Osteoporosis in Beta-Thalassemia: Pathophysiology and Management

Evangelos Terpos, MD, PhD¹ & Ersi Voskaridou, MD, PhD^2
1Department of Clinical Therapeutics, University of Athens School of Medicine, Athens, Greece & ²Thalassemia Center, Laikon General Hospital, Athens, Greece

Osteoporosis represents a prominent cause of morbidity in patients of both genders with beta-thalassemia major (TM) or thalassemia intermedia. The pathogenesis of bone loss in thalassemia is multifactorial. The delay in sexual maturation, the presence of diabetes and hypothyroidism, the parathyroid gland dysfunction, the accelerated hemopoiesis with progressive marrow expansion, the direct iron toxicity on osteoblasts, the iron chelators, the deficiency of growth hormone or insulin growth factors have been identified as major causes of osteoporosis in thalassemia.

Osteoporosis is a progressive disease; thus prevention and early diagnosis are very important. Adequate hormonal replacement, effective iron chelation, improvement of hemoglobin levels, calcium and vitamin D administration, physical activity, and no smoking consist the main to-date measures for the management of the disease. However, despite the normalization of hemoglobin levels, adequate hormone replacement and effective iron chelation, patients continue to show an unbalanced bone turnover resulting in seriously diminished bone mineral density (BMD). During the last decade, novel pathogenetic data suggest that the reduced osteoblastic activity, which is believed to be the basic mechanism of bone loss in TM, is accompanied by a comparable or even greater increase in bone resorption. Increased levels of receptor activator of nuclear factor-kappaB ligand (RANKL) and bone resorption markers (N- and C-terminal cross-linking telopeptide of collagen type-I) support the presence of increased osteoclast activity in thalassemia patients. Therefore, the role of bisphosphonates, that are potent inhibitors of osteoclast activation, arises as major in the management of osteoporosis in these patients. Oral alendronate and intravenous pamidronate and zoledronic acid have shown efficacy in increasing BMD in thalassemia patients. However, many aspects have to be clarified before the broad use of bisphosphonates in TM-induced osteoporosis: which one? how long? and at what dose?

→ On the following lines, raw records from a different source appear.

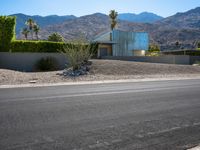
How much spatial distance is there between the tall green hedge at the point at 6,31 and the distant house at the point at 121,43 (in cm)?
2306

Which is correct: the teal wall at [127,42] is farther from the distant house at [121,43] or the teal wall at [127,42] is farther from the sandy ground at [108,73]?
the sandy ground at [108,73]

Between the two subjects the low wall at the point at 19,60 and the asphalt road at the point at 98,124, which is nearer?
the asphalt road at the point at 98,124

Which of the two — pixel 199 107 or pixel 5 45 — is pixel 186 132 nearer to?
pixel 199 107

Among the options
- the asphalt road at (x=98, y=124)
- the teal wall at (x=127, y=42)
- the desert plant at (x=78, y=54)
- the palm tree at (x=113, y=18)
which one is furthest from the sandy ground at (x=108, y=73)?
the palm tree at (x=113, y=18)

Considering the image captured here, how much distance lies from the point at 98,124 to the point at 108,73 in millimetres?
20285

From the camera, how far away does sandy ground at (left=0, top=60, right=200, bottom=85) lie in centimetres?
2286

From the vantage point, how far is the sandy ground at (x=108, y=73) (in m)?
22.9

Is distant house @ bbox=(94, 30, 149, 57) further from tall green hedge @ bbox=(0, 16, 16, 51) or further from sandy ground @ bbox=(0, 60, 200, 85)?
sandy ground @ bbox=(0, 60, 200, 85)

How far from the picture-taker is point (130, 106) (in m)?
10.5

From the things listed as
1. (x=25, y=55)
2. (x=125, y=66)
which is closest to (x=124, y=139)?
(x=125, y=66)

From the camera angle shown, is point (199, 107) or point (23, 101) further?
point (23, 101)

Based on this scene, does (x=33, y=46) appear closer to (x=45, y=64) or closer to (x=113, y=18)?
(x=45, y=64)

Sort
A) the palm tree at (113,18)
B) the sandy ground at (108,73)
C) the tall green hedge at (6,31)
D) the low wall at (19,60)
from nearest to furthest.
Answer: the sandy ground at (108,73), the low wall at (19,60), the tall green hedge at (6,31), the palm tree at (113,18)

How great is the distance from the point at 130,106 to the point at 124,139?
4045 millimetres
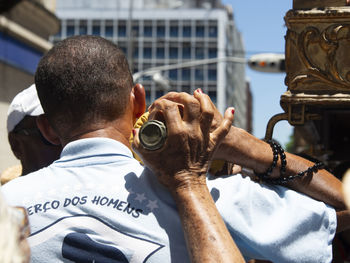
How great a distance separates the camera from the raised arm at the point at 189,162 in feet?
5.00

Other novel agents that stimulate bone formation such as teriparatide, a recombinant peptide fragment of parathyroid hormone and strontium ranelate, a second anabolic agent that prevents osteoporotic fractures in postmenopausal women are being studied but their effects in TM-induced osteoporosis have not been reported to-date. Antibodies against RANKL, such as denosumab, with proven efficacy in postmenopausal osteoporosis and antibodies against dickkopf-1, which has been found to be increased in TM patients with osteoporosis, or against sclerostin (SOST) may be future agents for the effective management of this difficult complication of thalassemia.